No, My Study Didn’t Find Medicare for All Would Lower U.S. Health Costs by $2 Trillion
by Charles Blahous

economics21.org } ~ Last year I published a study with the Mercatus Center projecting that enacting Medicare for All (M4A) would add at least $32.6 trillion to federal budget costs over the first 10 years...
 After the study was published, some advocates misattributed a finding to it, specifically that M4A would lower national healthcare costs by $2 trillion over that same time period. This misattribution has since been repeated in various press reports. Multiple fact-checking sites have pointed out that the study contains no such finding, as did a follow-up piece I published with e21 last year. However, because the mistake continues to appear occasionally, this article provides additional detail about how and why it is wrong. First, some brief background on the study itself. The study estimated the federal budget costs of M4A, as this is an important number that would guide Congress’s procedural points of order if such legislation were considered.

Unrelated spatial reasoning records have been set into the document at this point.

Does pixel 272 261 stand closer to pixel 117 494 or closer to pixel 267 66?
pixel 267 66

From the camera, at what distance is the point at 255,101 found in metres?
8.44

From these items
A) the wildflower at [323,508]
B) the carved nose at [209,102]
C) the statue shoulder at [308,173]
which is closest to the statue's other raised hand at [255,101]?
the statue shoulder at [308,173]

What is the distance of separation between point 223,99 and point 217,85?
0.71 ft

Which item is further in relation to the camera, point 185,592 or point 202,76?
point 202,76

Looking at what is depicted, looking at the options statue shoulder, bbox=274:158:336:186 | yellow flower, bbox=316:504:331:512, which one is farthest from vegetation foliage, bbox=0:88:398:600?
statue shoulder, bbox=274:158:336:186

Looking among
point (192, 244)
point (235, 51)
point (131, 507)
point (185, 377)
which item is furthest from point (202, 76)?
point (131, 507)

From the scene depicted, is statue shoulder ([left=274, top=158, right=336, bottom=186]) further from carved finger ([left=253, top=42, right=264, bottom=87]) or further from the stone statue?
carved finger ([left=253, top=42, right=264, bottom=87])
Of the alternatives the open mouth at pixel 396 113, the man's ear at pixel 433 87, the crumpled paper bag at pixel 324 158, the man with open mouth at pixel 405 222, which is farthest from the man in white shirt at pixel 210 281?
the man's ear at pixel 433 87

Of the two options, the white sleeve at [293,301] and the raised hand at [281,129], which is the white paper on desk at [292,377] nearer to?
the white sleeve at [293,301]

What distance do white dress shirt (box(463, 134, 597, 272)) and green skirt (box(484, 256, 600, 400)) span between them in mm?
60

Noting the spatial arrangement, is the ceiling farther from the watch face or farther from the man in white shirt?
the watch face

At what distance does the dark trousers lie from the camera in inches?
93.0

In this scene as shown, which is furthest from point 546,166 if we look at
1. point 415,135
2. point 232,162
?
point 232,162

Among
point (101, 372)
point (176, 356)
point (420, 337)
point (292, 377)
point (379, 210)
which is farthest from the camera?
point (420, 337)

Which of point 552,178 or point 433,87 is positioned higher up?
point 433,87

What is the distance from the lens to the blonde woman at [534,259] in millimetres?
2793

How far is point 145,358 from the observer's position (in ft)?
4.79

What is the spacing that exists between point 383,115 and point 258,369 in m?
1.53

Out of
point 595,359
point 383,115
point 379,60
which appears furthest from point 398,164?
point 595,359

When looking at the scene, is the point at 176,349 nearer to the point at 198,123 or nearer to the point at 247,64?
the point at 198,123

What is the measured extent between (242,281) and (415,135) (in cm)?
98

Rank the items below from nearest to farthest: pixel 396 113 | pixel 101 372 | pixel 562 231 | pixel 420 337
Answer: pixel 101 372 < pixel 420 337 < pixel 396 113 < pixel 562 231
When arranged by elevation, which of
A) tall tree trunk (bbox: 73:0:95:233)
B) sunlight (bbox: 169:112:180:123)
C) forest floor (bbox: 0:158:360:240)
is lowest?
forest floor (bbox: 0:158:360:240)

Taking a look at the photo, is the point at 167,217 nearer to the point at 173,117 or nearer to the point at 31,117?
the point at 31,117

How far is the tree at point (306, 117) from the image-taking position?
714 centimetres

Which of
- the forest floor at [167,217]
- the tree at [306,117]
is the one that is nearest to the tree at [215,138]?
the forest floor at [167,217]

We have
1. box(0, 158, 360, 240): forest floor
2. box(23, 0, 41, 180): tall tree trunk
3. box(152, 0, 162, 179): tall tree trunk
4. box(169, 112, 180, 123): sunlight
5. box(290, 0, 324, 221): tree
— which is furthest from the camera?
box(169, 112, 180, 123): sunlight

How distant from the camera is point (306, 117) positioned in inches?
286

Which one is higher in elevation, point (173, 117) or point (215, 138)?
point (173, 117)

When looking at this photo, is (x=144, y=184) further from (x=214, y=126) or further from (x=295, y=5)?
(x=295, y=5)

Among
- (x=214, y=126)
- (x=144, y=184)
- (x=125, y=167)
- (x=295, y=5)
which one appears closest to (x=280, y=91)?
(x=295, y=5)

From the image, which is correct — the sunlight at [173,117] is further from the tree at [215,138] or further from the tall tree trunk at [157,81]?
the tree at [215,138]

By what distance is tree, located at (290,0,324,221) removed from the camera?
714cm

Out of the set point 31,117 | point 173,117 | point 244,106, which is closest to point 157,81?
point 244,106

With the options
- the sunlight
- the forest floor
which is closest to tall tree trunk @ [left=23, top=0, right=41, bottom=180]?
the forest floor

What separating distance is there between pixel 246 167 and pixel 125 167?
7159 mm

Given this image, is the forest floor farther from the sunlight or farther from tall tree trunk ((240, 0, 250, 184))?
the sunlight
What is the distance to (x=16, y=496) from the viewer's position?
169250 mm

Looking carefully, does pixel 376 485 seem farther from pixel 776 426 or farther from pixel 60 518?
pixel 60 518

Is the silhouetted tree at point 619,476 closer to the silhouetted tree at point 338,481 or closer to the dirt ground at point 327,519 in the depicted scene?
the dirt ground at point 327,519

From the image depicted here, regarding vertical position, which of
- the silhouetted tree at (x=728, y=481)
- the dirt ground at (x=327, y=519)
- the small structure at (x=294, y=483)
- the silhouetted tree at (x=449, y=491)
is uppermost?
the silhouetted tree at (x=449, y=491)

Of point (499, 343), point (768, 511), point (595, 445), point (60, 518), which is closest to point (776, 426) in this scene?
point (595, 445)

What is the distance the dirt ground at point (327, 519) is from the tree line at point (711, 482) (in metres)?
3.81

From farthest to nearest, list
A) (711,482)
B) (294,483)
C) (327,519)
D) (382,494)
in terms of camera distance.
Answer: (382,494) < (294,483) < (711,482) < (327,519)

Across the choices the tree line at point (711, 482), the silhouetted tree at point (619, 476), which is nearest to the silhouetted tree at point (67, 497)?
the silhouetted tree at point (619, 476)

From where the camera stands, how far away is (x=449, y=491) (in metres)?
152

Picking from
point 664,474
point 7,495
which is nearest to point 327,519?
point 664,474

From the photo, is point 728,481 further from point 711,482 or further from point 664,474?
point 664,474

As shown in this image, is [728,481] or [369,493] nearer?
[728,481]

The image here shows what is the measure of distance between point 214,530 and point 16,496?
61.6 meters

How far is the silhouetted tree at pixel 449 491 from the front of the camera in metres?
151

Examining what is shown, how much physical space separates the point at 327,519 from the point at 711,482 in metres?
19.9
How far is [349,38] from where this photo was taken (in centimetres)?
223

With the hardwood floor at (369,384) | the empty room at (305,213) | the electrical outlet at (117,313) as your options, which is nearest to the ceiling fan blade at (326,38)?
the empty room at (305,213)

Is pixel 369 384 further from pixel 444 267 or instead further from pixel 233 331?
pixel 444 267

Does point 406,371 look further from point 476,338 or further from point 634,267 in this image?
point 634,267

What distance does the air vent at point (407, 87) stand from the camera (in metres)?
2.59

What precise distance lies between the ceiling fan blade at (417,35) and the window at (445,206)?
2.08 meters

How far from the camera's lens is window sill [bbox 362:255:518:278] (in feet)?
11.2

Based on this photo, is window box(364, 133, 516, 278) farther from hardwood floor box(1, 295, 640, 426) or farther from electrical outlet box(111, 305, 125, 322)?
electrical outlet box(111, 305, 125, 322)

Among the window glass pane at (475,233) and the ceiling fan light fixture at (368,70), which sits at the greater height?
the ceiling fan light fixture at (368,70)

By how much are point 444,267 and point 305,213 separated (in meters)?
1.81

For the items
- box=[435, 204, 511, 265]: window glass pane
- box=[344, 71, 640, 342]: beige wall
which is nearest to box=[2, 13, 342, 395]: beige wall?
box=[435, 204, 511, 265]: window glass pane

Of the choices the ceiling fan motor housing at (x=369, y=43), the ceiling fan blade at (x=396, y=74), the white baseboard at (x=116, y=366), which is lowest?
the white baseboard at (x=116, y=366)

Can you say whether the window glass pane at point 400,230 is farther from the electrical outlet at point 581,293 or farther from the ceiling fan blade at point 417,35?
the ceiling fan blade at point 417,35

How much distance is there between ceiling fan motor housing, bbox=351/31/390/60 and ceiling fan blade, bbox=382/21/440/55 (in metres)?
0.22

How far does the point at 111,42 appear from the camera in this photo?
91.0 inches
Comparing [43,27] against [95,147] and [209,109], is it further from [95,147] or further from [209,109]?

The study did not focus on aggregate changes to national health spending under M4A, in part because such estimates do not affect Congress’s legislative procedures. Whenever Congress considers legislation with budgetary significance, such as a new federal program or a tax cut, its procedures are affected by what the bill would do to federal spending, revenues, and deficits, but not private-sector spending. For example, no Congress would consider a large tax cut as having zero budgetary effect, based on the irrelevant rationale that the reduction in federal revenues would be offset by an equal gain in taxpayers’ after-tax income. Accordingly, my study’s estimates, like any performed by the Congressional Budget Office, focused on M4A’s effects on the federal budget rather than on other areas of the U.S. economy. This is a primary reason why neither the $2 trillion figure nor any other such estimate appears in the study. However, a critical additional reason why the attribution of $2 trillion in savings is wrong is that it is inconsistent with the study’s conclusions. Some have attempted to convert the study’s lower-bound federal cost estimate of $32.6 trillion into an estimate of savings in national health spending, arriving at the $2 trillion number. It is incorrect to do so, as the following analogy may help to explain. Imagine that members of a family have separate cell-phone data plans that add up to $57 a month. Now imagine the following conversation...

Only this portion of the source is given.